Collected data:
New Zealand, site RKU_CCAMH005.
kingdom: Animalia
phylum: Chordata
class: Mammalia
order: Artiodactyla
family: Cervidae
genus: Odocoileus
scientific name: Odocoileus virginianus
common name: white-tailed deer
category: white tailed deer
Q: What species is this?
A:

■ Required action
Return only what runs from the line containing "order: Artiodactyla" to the last line of the records above, both ends included, exactly as written.

■ Output of the exercise
order: Artiodactyla
family: Cervidae
genus: Odocoileus
scientific name: Odocoileus virginianus
common name: white-tailed deer
category: white tailed deer
Q: What species is this?
A:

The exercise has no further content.